After trying the workout several months ago, Alsakhria was hooked. She got a membership to Title Boxing Club for her entire family, including her 14- and 7-year-old sons.
"It's like the craziest workout, but it's addicting and a lot of fun," said Alsakhria, who participates in Power Hour sessions at least four times a week.
Cher Nicolas, who is a trainer at the Title Boxing Club in Schaumburg, says the appeal of the Power Hour is that it's based on a boxer's training regime. Former professional boxer Danny Campbell designed the workout.
"If you take a look at fighters out there, they are in good shape," Nicholas said. "So why not try that type of training to achieve that?"
The trained instructors who lead the classes bring their own motivational styles and techniques to the sessions, according to the company. Some instructors, for example, focus on upper body training while others might incorporate more cardiovascular exercises.

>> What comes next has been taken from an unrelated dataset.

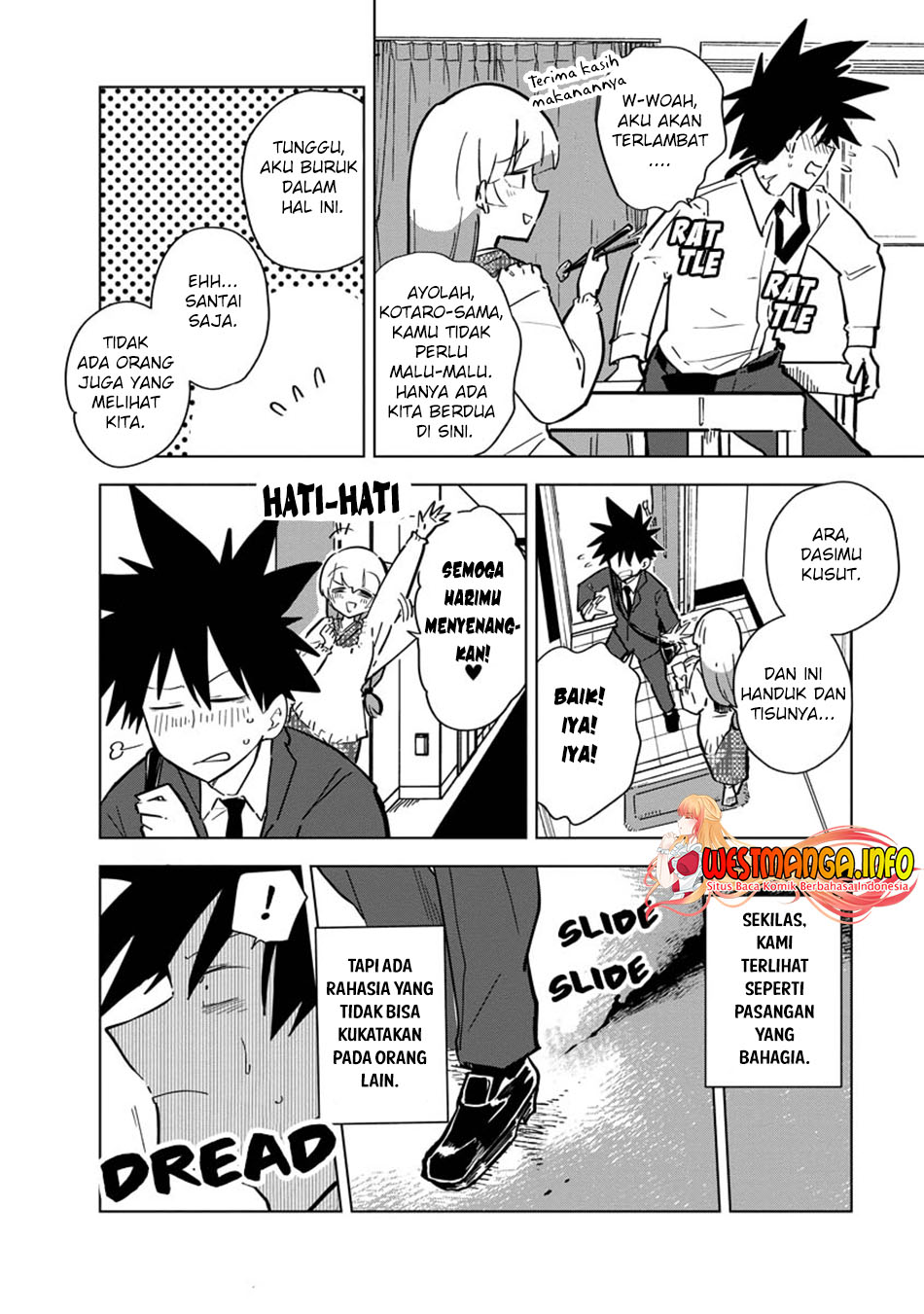 Living With a Kunoichi Chapter 1 - halaman 4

Still, the format of each class is the same. After a 15-minute warm-up, participants do 30 minutes of bag work. The session closes with 15 minutes of abdominal and strength training.
Nicolas said the result is "an all-inclusive workout."
"As you are hitting that heavy bag, you are working your core," Nicholas said. "But you are also getting a cardio component because we aim to keep people moving the entire 60 minutes. So it's really back and forth between your energy systems, building functional -- as well as cosmetically pleasing -- muscle."
And because each participant can modify the exercises to their individual ability, Nicolas says the sessions are attracting a variety of people. The company says Power Hour classes are especially popular among women ages 30 to 45 years old.
Jamie Kutyba of Streamwood says she decided to try the workout because it has elements of boxing and kickboxing. Participants also can burn up to 1,000 calories during the session. "You can't beat that," she said.
The 29-year-old mother studied martial arts for much of her life until the birth of her daughter seven years ago. Now she's trying to get back into fighting shape.
"I do hope to get in the ring one day," said Kutyba, adding that she wants to try boxing.
In the meantime, Kutyba says she enjoys the regular workouts with the heavy bag.
"You go in there with a mission and purpose," Kutyba said. "After a long hard day, you've got to take out that stress somehow."
Kutyba and Alsakhria both said that the workouts have helped them lose weight and feel better.
"I feel strong," Alsakhria said. "I feel a lot leaner."
More than 60 Title Boxing Club locations have opened since the first one debuted in 2008 in Overland Park, Kan. There are fitness centers in several suburban towns, including Buffalo Grove, Naperville, Schaumburg and Crystal Lake.